GIVEN TASK A
Filter the records below and copy out every line that contains the string "locateOnScreen".

TEXT SECTION
* start *

It is admitted that a plaint can be rejected under Order 7 rule 11 of the Civil Procedure Code, 1908 if the parties can show fulfillment of the conditions stipulated thereon for such rejection. The court of law while considering such application shall consider the plaint itself and on the basis of the same if the trial court is satisfied that a plaint can be rejected on fulfillment of the conditions stipulated in the provisions of law then the  court  of  law  has  the  authority  to  reject  the  plaint.  Admittedly, resjudicata is a ground for which a plaint can be rejected. However, in numerous decisions this court as well as our apex court also came to a conclusion that resjudicata being an issue relates to the mixed question of fact and law which requires further evidence to establish the question of resjudicata. Most of the cases the court of law discourages rejection of plaint fully on the question of resjudicata without further investigation. Obviously, in exceptional cases it cannot be said that the court of law has no authority to reject a plaint on question of resjudicata. Order 7 rule 11 of the Civil Procedure Code, 1908 has given ample power to the court of law to see whether the continuation of the suit is at all necessary if the party can show the fulfillment of any one or other conditions.

* end *

SUPPLIED RECORDS
* start *

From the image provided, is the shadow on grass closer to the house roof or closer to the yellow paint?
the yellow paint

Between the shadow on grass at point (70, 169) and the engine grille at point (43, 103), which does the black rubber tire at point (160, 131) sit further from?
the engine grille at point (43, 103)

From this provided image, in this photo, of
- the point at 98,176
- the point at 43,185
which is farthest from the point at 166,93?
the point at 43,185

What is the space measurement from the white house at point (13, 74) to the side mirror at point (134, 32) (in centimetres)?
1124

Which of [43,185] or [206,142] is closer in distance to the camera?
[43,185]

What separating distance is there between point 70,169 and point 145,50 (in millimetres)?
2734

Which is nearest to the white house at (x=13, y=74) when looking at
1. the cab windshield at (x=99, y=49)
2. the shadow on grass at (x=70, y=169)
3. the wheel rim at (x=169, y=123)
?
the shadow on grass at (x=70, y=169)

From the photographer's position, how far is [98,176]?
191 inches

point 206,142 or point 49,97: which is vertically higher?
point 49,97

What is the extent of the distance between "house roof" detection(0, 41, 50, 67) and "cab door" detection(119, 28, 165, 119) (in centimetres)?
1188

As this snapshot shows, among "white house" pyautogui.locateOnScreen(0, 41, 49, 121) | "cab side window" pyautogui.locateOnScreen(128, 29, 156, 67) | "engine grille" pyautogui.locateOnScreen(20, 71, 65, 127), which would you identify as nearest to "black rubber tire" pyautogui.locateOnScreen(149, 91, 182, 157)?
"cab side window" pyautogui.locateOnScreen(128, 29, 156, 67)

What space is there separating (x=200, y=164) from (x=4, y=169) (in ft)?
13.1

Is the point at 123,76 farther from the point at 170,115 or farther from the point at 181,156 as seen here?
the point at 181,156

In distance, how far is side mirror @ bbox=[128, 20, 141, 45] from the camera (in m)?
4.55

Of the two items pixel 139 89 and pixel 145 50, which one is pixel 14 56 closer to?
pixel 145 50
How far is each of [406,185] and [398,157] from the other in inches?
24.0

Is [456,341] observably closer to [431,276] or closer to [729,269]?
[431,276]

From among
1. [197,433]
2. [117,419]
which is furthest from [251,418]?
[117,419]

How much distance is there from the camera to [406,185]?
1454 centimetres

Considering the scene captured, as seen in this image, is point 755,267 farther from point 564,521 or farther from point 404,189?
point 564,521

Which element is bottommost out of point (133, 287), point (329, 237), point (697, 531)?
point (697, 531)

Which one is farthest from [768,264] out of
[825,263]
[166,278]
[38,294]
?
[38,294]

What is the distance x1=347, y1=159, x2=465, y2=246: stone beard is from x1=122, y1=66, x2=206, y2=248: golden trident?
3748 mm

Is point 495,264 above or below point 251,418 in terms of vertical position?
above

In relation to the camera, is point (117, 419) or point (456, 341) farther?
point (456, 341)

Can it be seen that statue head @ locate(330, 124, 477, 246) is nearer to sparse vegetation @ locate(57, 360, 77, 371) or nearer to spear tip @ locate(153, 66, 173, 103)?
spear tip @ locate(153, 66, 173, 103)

* end *

GIVEN TASK B
Based on the passage on rejecting a plaint, does each statement agree with it? Answer yes or no, quoting the deciding words. (i) Res judicata is a ground on which a plaint can be rejected. (ii) A court never has authority to reject a plaint on the question of res judicata. (iii) In most cases, courts encourage rejecting a plaint on res judicata alone without further investigation.

FULL ANSWER A
As this snapshot shows, among "white house" pyautogui.locateOnScreen(0, 41, 49, 121) | "cab side window" pyautogui.locateOnScreen(128, 29, 156, 67) | "engine grille" pyautogui.locateOnScreen(20, 71, 65, 127), which would you identify as nearest to "black rubber tire" pyautogui.locateOnScreen(149, 91, 182, 157)?
"cab side window" pyautogui.locateOnScreen(128, 29, 156, 67)

FULL ANSWER B
(i) Yes: "Admittedly, resjudicata is a ground for which a plaint can be rejected."
(ii) No: "Obviously, in exceptional cases it cannot be said that the court of law has no authority to reject a plaint on question of resjudicata."
(iii) No: "Most of the cases the court of law discourages rejection of plaint fully on the question of resjudicata without further investigation."